The provision in the Allstate policy providing for coverage of a “resident relative” is vague and ambiguous without an accompanying definition of the term relative. Ambiguous policy provisions generally are to be construed against the insurer and in favor of coverage. Carrier v. Reliance Insurance Co., 99-2573, p. 12 (La.4/11/00), 759 So.2d 37, 43. This strict construction rule applies only if the ambiguous policy provision is susceptible to two or more reasonable interpretations. Id.

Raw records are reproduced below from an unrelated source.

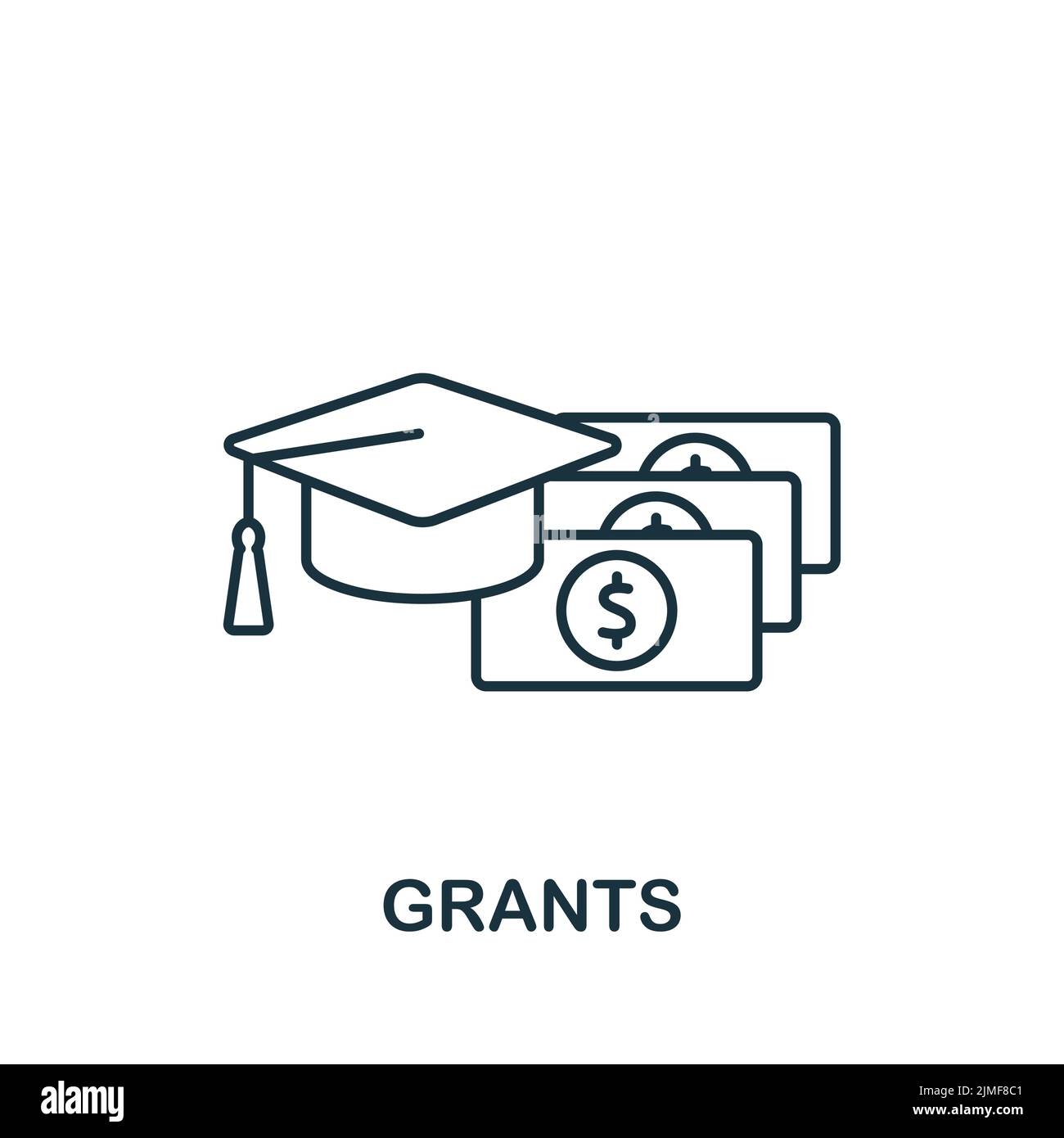 $

GRANTS

alamy

Image ID: 2JMF8C1
www.alamy.com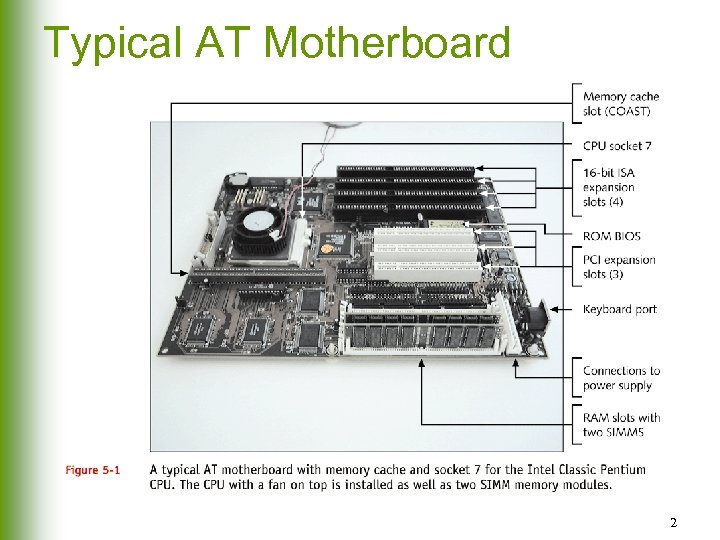 Typical AT Motherboard

Memory cache slot (COAST)

CPU socket 7

16-bit ISA expansion slots (4)

ROM BIOS

PCI expansion slots (3)

Keyboard port

Connections to power supply

RAM slots with two SIMMS

Figure 5-1 A typical AT motherboard with memory cache and socket 7 for the Intel Classic Pentium CPU. The CPU with a fan on top is installed as well as two SIMM memory modules.

2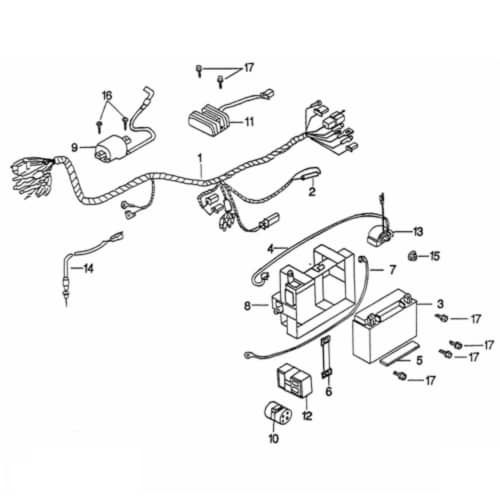 17
16
11
9
1
2
13
4
15
14
7
8
3
17
17
17
5
17
6
12
10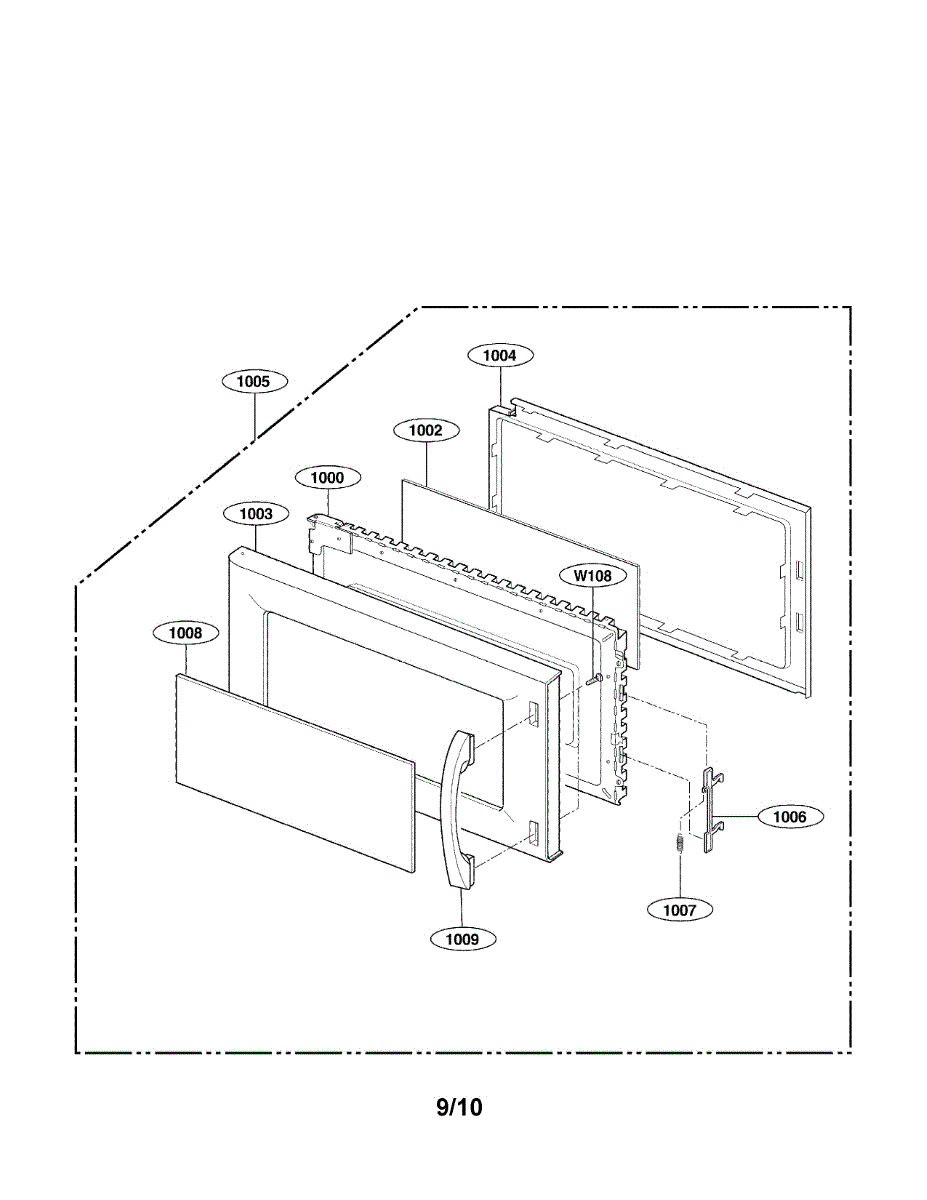 1004

1005

1002

1000

1003

W108

1008

1006

1007

1009

9/10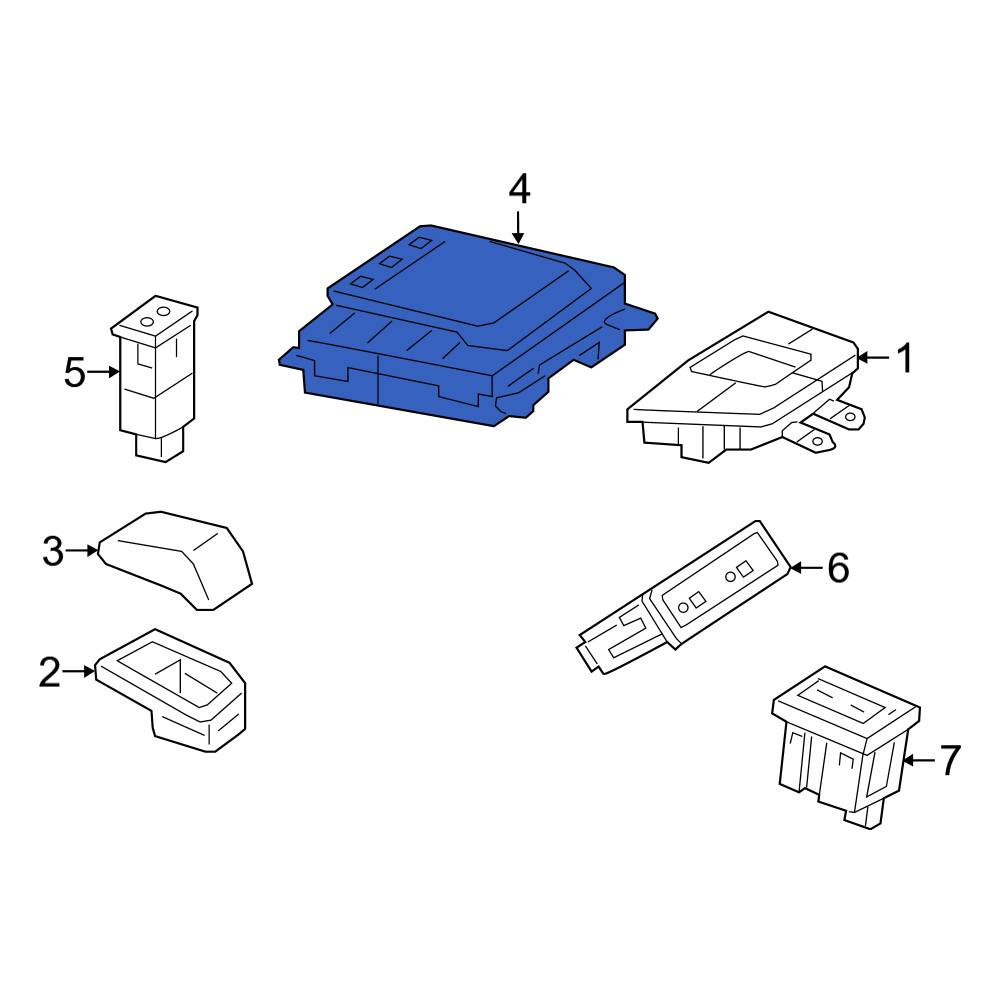 4
5
1
3
6
2
7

As stated above, other insurance companies have defined the terms relative, resident relative and family member to specifically include foster children. Therefore, the inclusion of foster children in the definition of the term “resident relative” in the instant policy is a reasonable interpretation of that term. Furthermore, there is no provision in the policy at issue specifically excluding foster children from coverage. Any exclusion from UM coverage in an insurance Impolicy must be clear and *1030unmistakable. Dore v. Brignac, 2000-1719 (La.App. 4 Cir. 6/20/01), 791 So.2d 736.
Because an ambiguous policy provision is construed against the insurer, and the inclusion of foster children in the term “resident relative” is a reasonable interpretation of that term, the foster children of Dinnah Ruffin were covered under her UM policy, and plaintiff is entitled to summary judgment as a matter of law. The trial court erred in granting summary judgment in favor of Allstate and in denying summary judgment to the plaintiff.
For the reasons stated above, the trial court judgment is reversed. Judgment is hereby rendered denying Allstate’s motion for summary judgment and granting plaintiffs motion for summary judgment against Allstate on the issue of coverage of the foster children under Dinnah Ruffin’s UM policy. This case is remanded for further proceedings.
REVERSED, RENDERED AND REMANDED.
. Because the children in this case were placed in foster care by order of a Juvenile Court, we will refer to them by their initials only for confidentiality purposes.